**Description of the task**
Pictures stay out of this copy; please retype only the lines from the start of the records through the line with "other clan members".

**Data supplied**
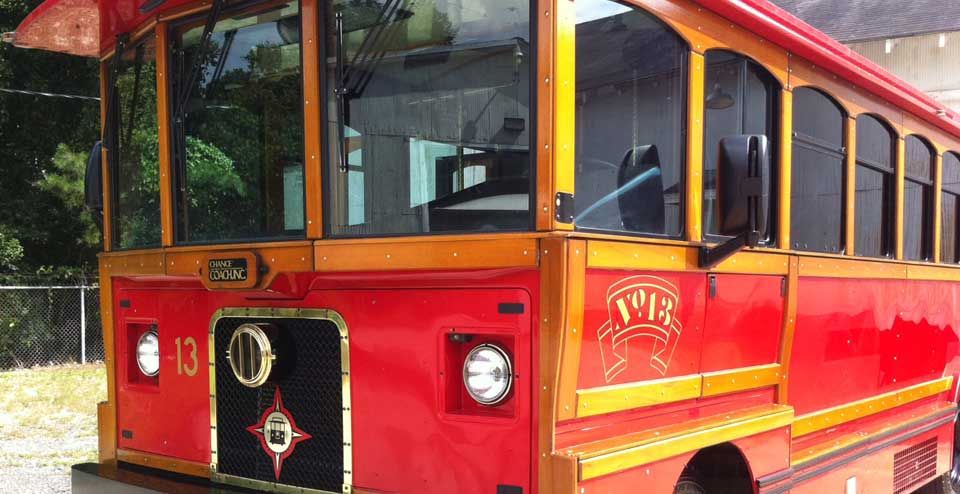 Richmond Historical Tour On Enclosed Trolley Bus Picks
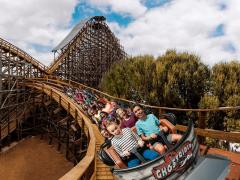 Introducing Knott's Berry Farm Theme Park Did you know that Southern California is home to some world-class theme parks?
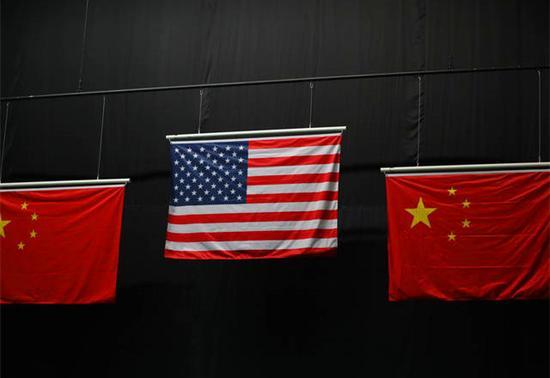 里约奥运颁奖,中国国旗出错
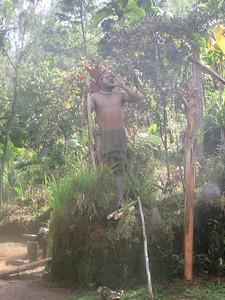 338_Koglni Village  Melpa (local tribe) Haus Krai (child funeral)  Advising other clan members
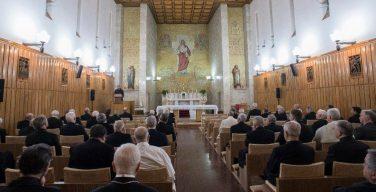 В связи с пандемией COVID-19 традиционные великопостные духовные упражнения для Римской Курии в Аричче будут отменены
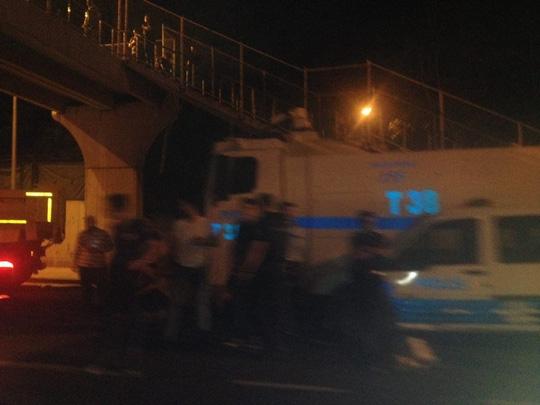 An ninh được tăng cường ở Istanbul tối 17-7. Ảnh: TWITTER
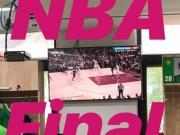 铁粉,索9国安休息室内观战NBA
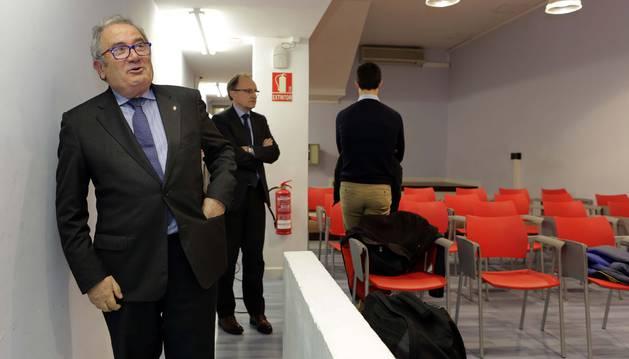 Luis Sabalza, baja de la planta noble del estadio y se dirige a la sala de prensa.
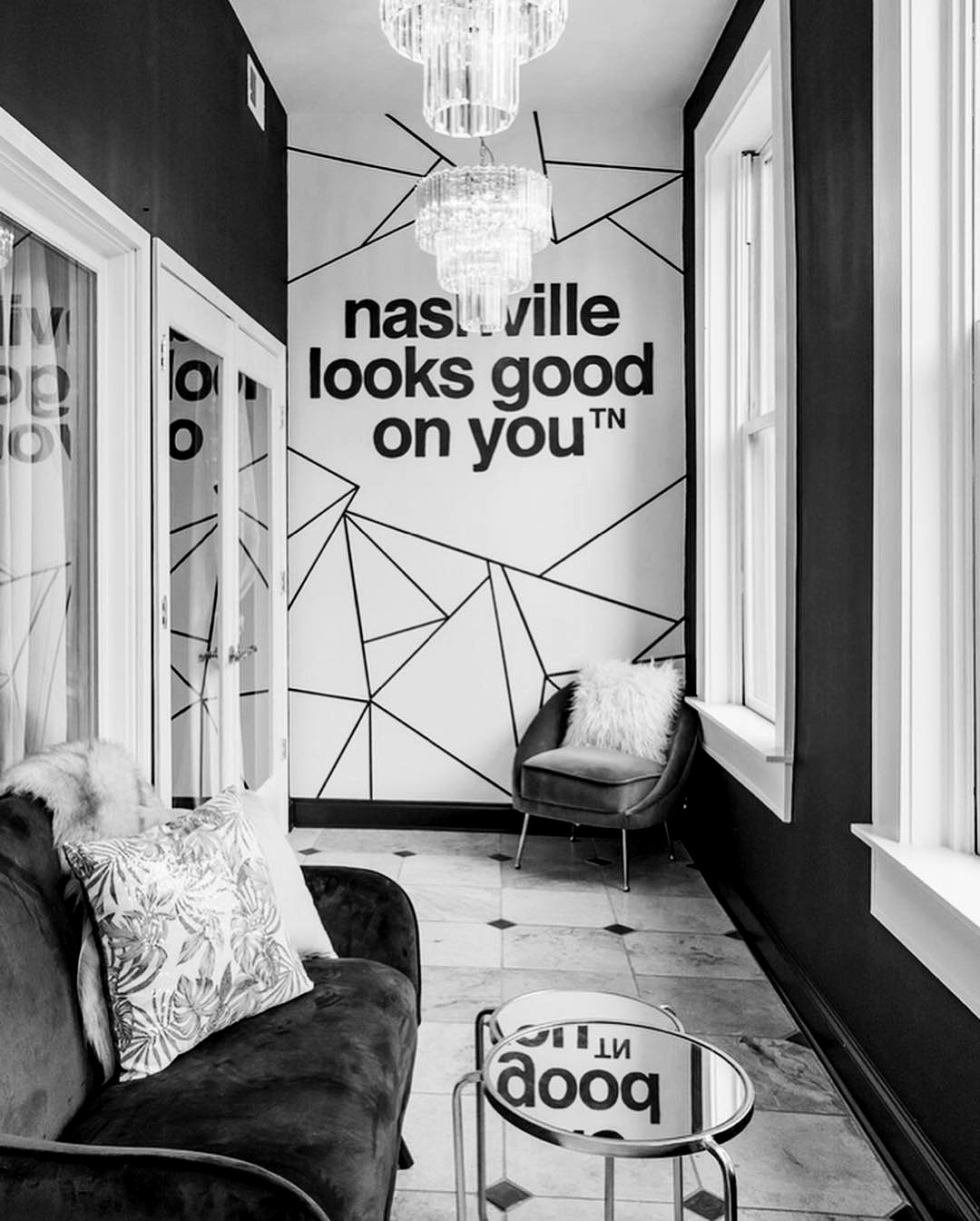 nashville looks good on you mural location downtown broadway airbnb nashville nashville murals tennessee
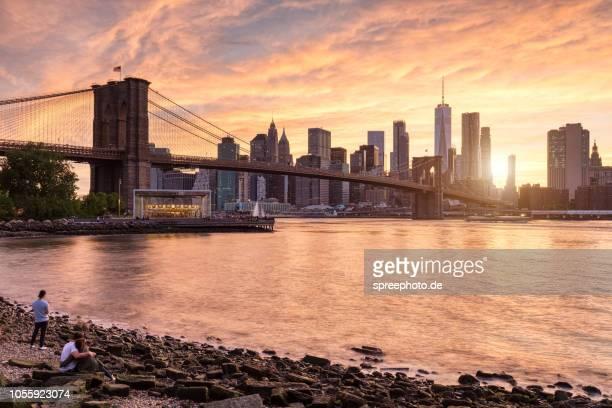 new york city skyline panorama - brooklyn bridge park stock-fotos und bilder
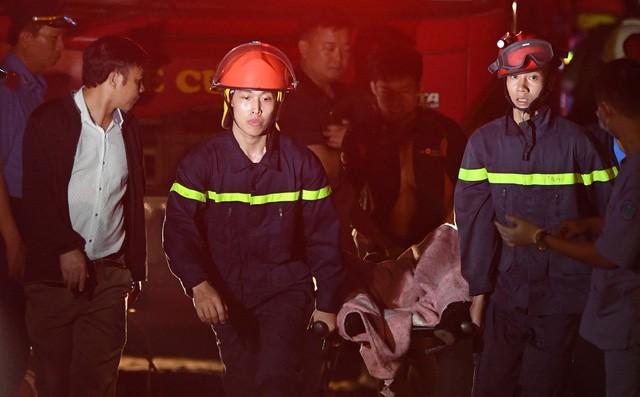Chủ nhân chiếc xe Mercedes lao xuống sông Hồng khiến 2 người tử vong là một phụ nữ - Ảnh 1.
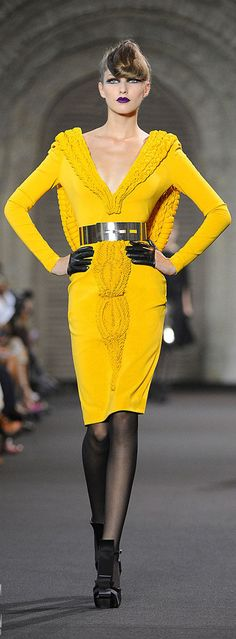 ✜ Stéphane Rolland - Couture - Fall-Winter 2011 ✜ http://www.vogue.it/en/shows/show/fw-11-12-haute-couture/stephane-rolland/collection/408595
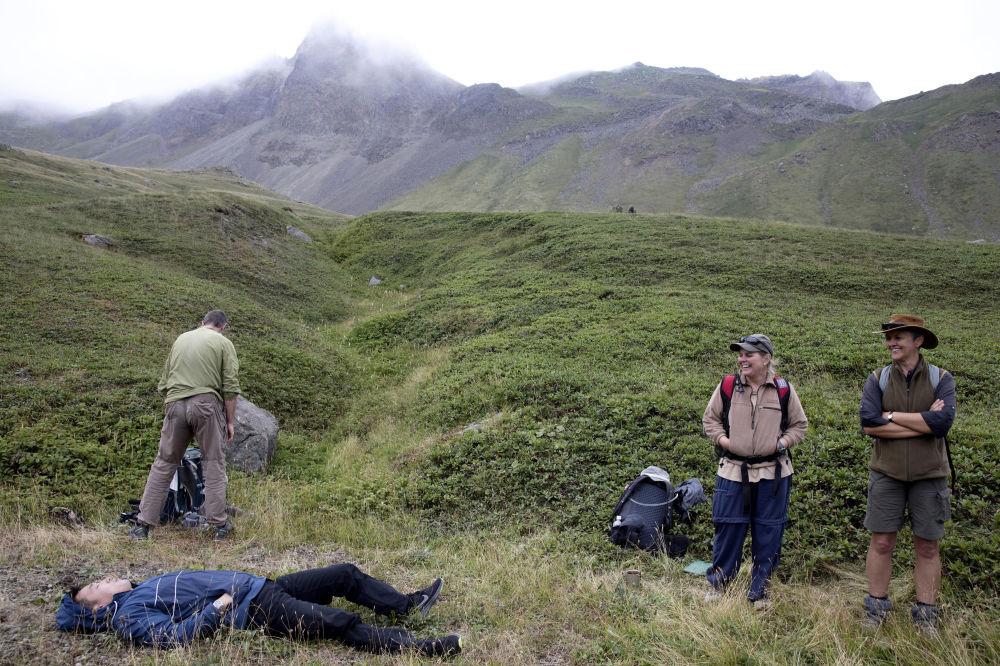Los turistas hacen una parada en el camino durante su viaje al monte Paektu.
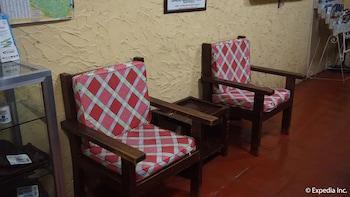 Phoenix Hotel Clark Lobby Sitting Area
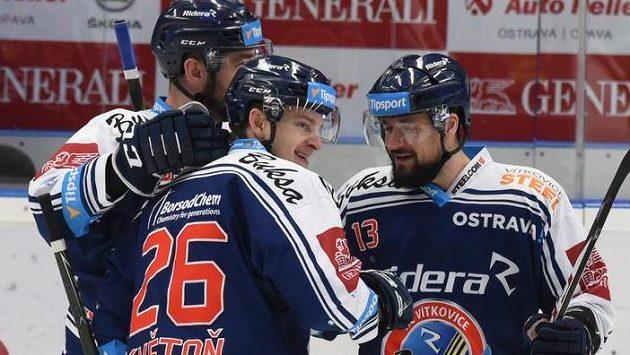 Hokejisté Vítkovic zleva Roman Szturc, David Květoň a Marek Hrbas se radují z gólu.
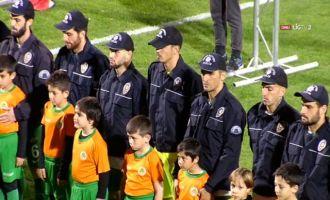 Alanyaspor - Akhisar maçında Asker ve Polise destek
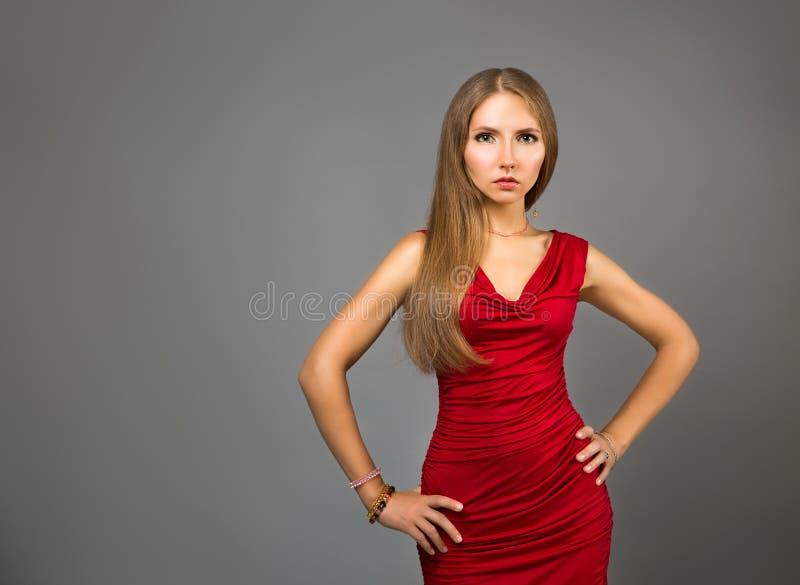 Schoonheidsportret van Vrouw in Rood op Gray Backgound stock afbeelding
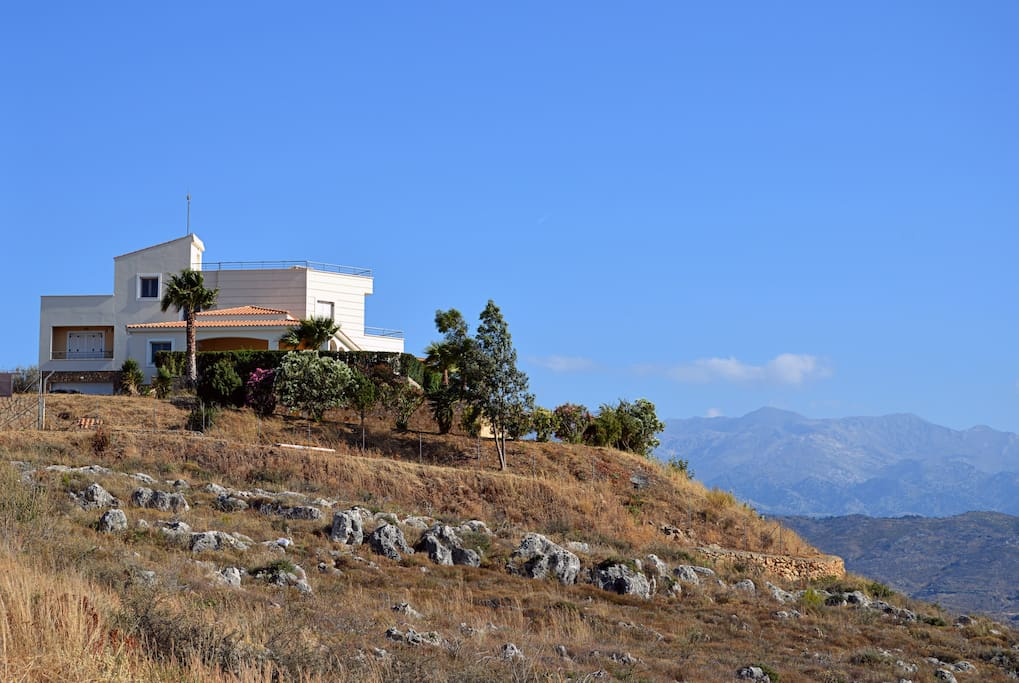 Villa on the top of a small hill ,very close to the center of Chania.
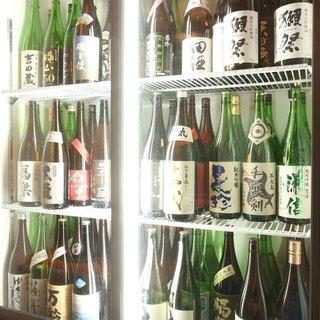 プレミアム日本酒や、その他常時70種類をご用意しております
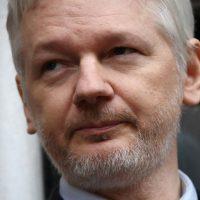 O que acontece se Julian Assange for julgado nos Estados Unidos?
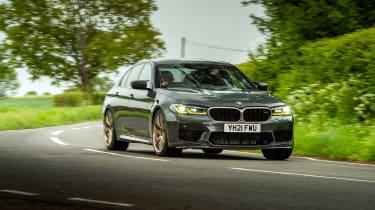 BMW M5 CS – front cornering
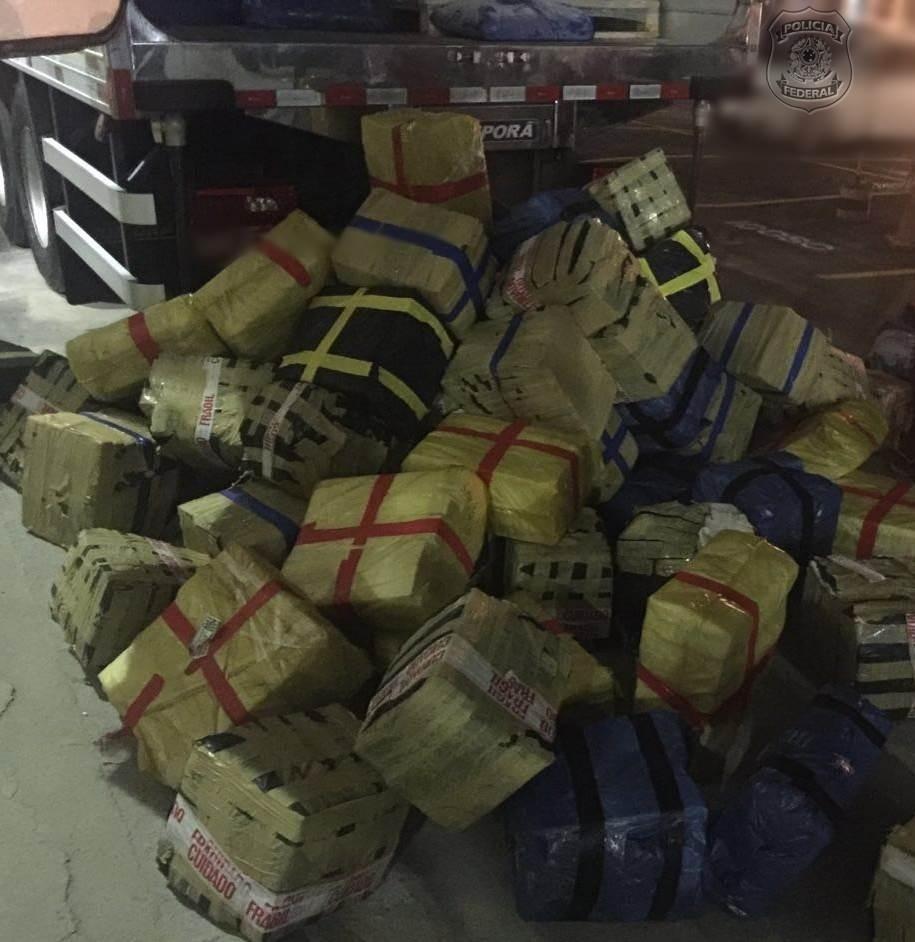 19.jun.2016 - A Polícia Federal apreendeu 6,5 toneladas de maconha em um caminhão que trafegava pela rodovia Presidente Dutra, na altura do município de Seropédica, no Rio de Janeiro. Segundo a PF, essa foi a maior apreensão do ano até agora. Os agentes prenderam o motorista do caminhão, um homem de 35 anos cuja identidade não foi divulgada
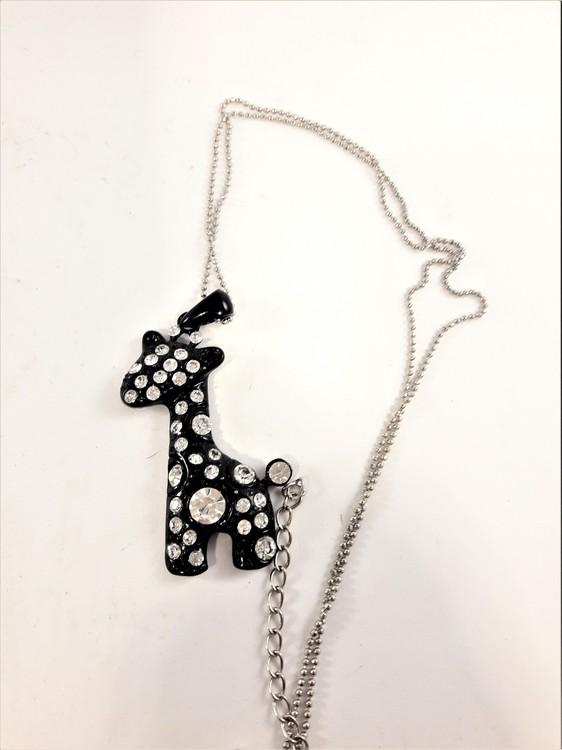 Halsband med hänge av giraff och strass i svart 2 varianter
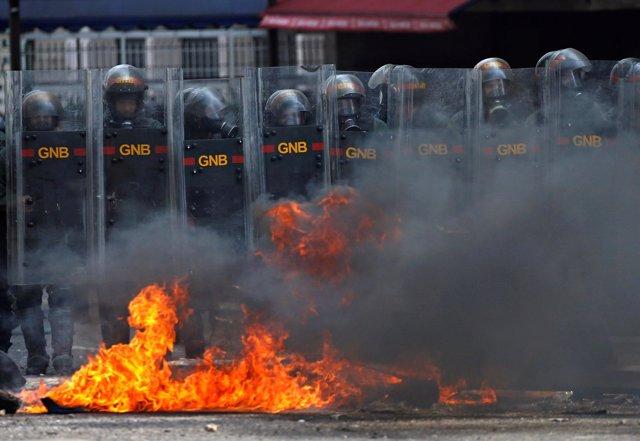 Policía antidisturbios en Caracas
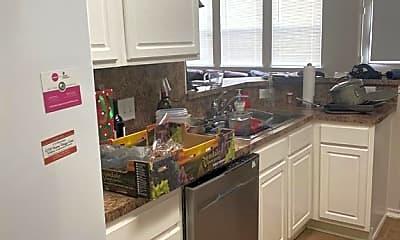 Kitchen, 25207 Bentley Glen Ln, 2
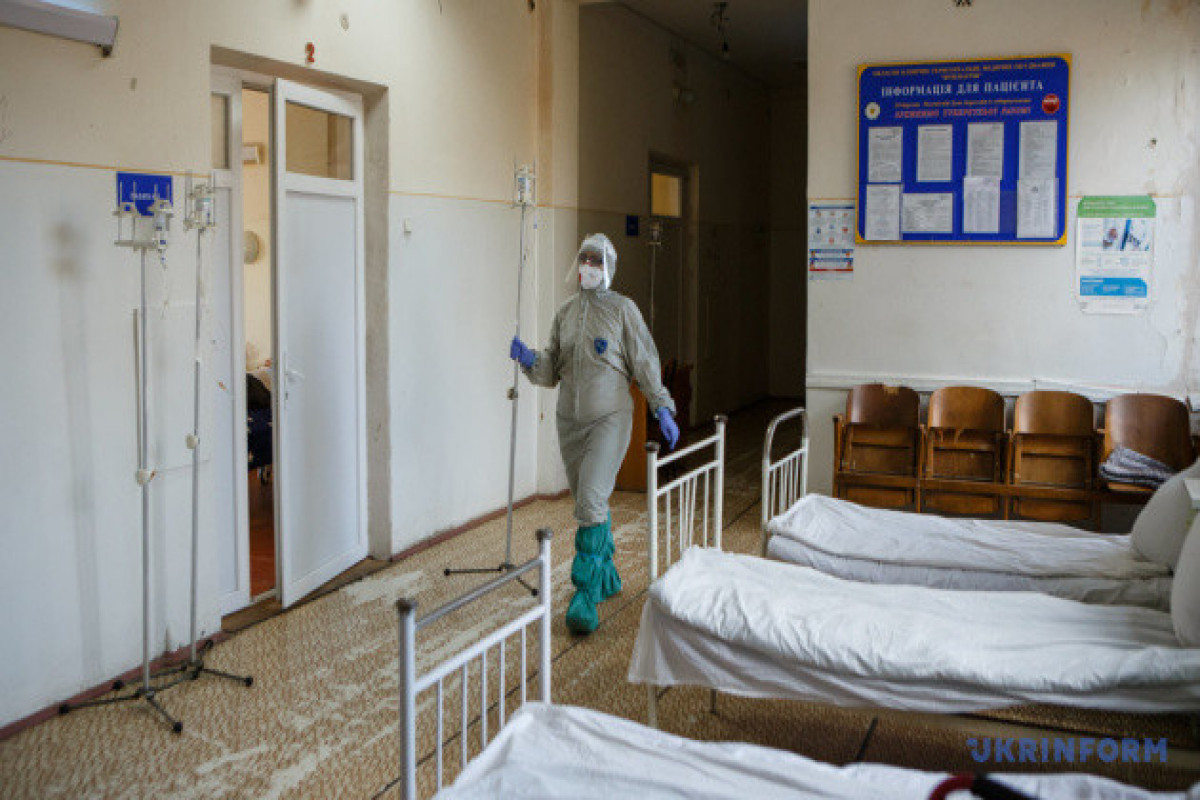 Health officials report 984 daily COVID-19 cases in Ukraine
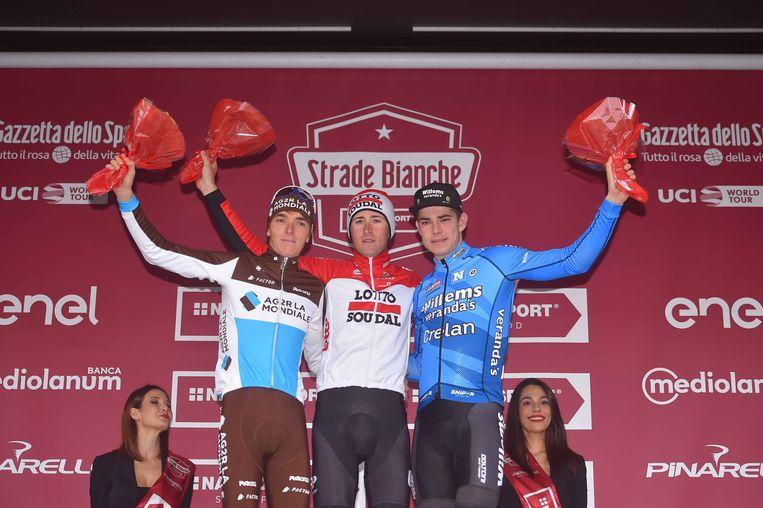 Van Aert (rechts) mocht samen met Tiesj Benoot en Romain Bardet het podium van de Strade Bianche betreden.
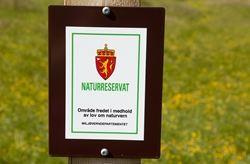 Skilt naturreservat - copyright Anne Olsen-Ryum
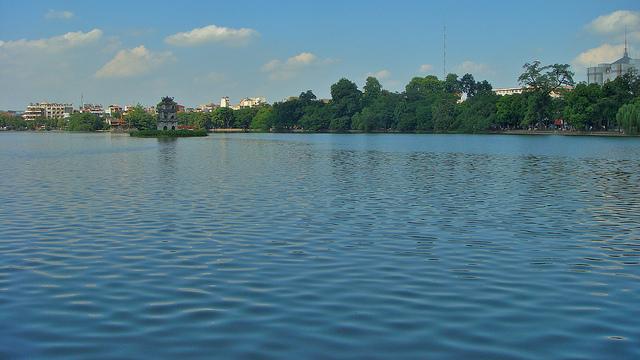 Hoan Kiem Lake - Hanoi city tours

**Task answer**
 Richmond Historical Tour On Enclosed Trolley Bus Picks
 Introducing Knott's Berry Farm Theme Park Did you know that Southern California is home to some world-class theme parks?
 里约奥运颁奖,中国国旗出错
 338_Koglni Village  Melpa (local tribe) Haus Krai (child funeral)  Advising other clan members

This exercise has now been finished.